這樣的稱號倒也不是白來的,樑錦成的確是有這等本事,只要是經他手裡鑑定過的東西,還沒聽說過出差錯的。
盜墓人最喜好跟樑錦成這樣的人做朋友,從地下拿出來的東西,只要經樑錦成瞄一眼,就知道哪些是該扔掉的,哪些是價值連城的,這個大狼跟樑錦成看起來也是相識多年了,從兩人說話的語氣便可聽出來。
樑錦成苦笑了一下說,“也有算計不到的時候,大家都是凡人,我這次也是爲了還人情。”
大狼呵呵笑說,“我估摸着,也只有這樣的原因能把你老爺子請來出山,否則的話,就憑着您手裡哪些寶貝,一輩子都吃喝不愁,哪裡還有興趣幹這種勾當撈好處。”
樑錦成聽了這話,臉上露出了一絲苦笑。
大狼正跟樑錦成說着話,臉色突然凝重起來,他把自己手裡剛從地底下棍狀東西拿電筒照着往樑錦成面前一放說,“老爺子,您看一下這土,估摸着這次的收穫不會小啊。”
樑錦成說,“是呢,現在開始看看形狀吧。”
所謂看看形狀,就是用泥鏟把墓的形狀“方”出來,就是定座標。
左邊打一個,打了十米沒有打到,那就是“過了”,再回頭往右邊一點繼續打,以此類推,一個個的點連起來,就是十多米地下的墓的形狀了,然後根據墓的形狀、深度、坑灰、木質(或石質、磚質)這些特點結合起來推測出墓的年代、墓門的位置等等。
看定了形狀之後就可以挖洞,挖個深坑到下面就是隻要能找到墓道口,進去看看就知道了。
正說着,黑子跑過來對大狼說,“大哥,咱們事先打聽好的墓道口位置找到了。”
大狼精神不由一振,趕緊隨着黑子一道往前跑去,跑到一個小洞前,仔細的趴下身子去聞了一下,用一種將軍般的口氣對黑子和土豆吩咐說,“繼續往下挖。”
樑錦成也湊過去看了一眼,從地上抓了一把土放在手裡揉捏了一會說,“看來古籍家譜裡頭記載的果然沒錯,這裡頭的確很有可能是墓道口。”
這句話說起來還有一段緣由,開發區這塊地在某個朝代的時候,是某王爺的封地,這位王爺流傳下來一本家譜,家譜的最後一頁卻記載着在自己的封地,某個位置有座皇陵的事情。

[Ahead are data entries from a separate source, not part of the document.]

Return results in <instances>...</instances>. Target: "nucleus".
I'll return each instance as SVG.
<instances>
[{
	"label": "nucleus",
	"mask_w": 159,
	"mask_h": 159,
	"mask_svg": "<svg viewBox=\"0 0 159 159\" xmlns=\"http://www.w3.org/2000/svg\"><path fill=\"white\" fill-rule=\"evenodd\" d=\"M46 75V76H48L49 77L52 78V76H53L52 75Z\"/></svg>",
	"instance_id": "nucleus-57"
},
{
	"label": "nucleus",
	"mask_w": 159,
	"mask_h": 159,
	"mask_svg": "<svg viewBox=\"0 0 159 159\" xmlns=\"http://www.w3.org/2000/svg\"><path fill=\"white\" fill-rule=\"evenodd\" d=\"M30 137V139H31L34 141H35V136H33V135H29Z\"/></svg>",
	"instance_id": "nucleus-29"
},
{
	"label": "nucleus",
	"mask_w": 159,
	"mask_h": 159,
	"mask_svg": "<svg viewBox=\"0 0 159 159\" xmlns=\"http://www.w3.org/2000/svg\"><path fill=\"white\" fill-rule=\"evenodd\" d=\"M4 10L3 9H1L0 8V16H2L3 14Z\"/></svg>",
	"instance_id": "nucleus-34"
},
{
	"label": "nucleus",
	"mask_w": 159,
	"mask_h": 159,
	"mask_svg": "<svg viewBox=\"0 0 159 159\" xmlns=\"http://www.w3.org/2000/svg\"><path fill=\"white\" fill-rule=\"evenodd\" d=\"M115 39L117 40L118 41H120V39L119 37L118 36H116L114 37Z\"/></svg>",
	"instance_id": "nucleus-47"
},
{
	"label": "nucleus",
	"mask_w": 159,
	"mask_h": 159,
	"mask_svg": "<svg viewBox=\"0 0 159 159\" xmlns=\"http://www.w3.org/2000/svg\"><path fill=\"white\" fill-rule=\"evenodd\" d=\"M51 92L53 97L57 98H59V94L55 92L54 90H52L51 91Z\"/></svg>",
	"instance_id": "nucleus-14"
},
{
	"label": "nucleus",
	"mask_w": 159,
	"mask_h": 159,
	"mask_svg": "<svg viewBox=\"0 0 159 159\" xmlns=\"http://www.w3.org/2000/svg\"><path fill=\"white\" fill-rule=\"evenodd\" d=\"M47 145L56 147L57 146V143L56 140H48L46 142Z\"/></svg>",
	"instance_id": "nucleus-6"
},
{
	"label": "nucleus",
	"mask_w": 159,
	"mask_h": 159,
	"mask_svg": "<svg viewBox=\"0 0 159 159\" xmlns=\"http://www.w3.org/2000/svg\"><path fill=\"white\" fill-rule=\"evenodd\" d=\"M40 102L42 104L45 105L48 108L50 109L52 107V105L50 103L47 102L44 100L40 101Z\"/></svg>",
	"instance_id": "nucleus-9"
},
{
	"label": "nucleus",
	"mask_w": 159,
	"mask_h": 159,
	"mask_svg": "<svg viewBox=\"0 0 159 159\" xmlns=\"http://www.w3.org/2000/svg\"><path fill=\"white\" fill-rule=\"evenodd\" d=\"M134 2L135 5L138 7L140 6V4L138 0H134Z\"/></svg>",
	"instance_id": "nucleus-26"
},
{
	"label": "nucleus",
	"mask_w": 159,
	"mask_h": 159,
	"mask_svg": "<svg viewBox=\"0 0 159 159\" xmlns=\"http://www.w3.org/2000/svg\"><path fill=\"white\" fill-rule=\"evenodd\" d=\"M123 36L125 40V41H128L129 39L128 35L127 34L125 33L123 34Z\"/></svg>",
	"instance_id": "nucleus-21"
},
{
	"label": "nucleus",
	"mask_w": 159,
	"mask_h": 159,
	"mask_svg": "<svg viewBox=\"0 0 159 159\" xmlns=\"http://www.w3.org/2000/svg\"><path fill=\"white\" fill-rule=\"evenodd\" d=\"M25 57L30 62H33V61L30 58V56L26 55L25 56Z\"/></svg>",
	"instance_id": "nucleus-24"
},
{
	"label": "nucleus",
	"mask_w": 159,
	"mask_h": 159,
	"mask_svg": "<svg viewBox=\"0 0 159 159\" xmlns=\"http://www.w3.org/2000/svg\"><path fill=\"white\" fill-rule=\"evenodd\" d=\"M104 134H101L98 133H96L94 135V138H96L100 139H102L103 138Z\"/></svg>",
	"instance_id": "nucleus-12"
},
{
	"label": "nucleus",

該王爺本意是想要世代祖孫都記住,這裡有老祖宗的墳墓,以後即便是大興土木的時候,也千萬別動了祖宗們的安歇之地。
這本家譜流傳多年後,最終傳到了王爺在當代的某位後人手裡,後代人知道這家譜的重要意義,所以即便是這片地現在已經收歸國有,卻一直小心保存着那份家譜,多少人出高價購買,他們卻堅決不同意,因爲王爺的後人心裡都明白,購買家譜的人,目的顯然是不單純的。
爲了弄到這本家譜,大狼帶着黑子和土豆,前兩天綁架了王爺後人家的一個獨苗苗小孫子,才把那個古籍家譜交換到手中。
眼下,這本破爛不堪的家譜就在樑錦成的手裡拿着,儘管看起來王爺的後人已經在某個朝代用上好的錦帛複寫過一次,上面的字跡依舊是模糊不清的,樑錦成也只能照着有些模糊的字跡,慢慢的推斷墓道口的具體位置。